§ **Task details**
Copy the rows from the line that has "Which is the" through the end of the rows, switching "camera" to "viewer" and keeping everything else the same. Leave the pictures out of your answer.

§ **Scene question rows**
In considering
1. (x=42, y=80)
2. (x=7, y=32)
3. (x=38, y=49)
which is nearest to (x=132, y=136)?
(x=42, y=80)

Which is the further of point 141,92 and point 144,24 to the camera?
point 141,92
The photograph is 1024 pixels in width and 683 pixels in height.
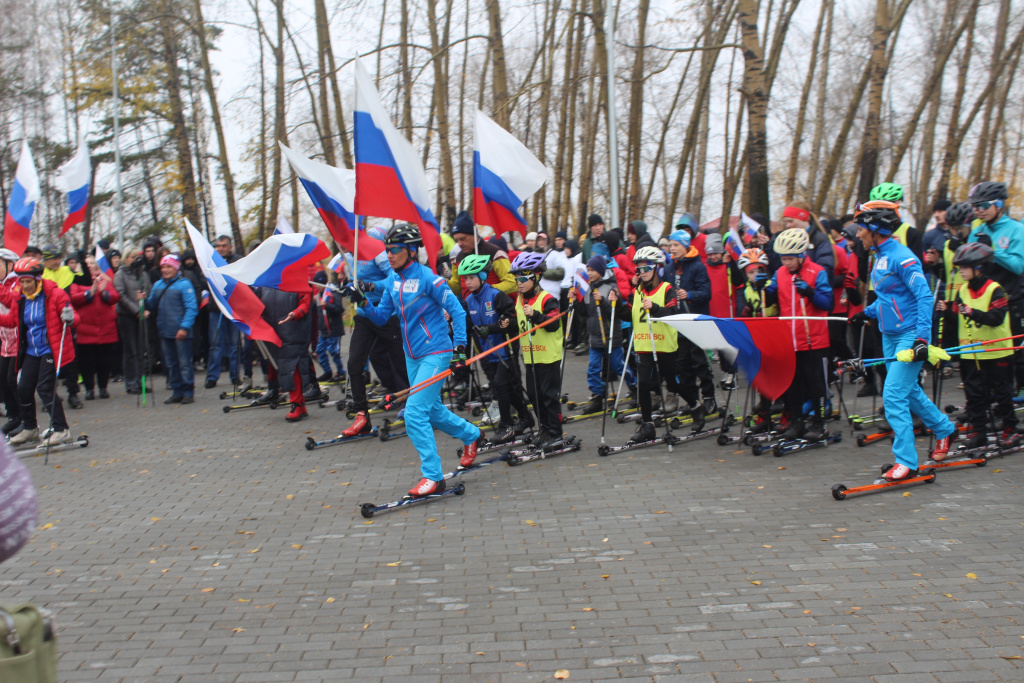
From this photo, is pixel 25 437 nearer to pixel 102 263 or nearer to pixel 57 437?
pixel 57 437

§ **Solution for this exercise**
Which is the further of point 141,92 and point 144,24 to the viewer?
point 141,92
The photograph is 1024 pixels in width and 683 pixels in height.
From this photo, is pixel 25 437 nearer to pixel 102 263 or nearer to pixel 57 437?
pixel 57 437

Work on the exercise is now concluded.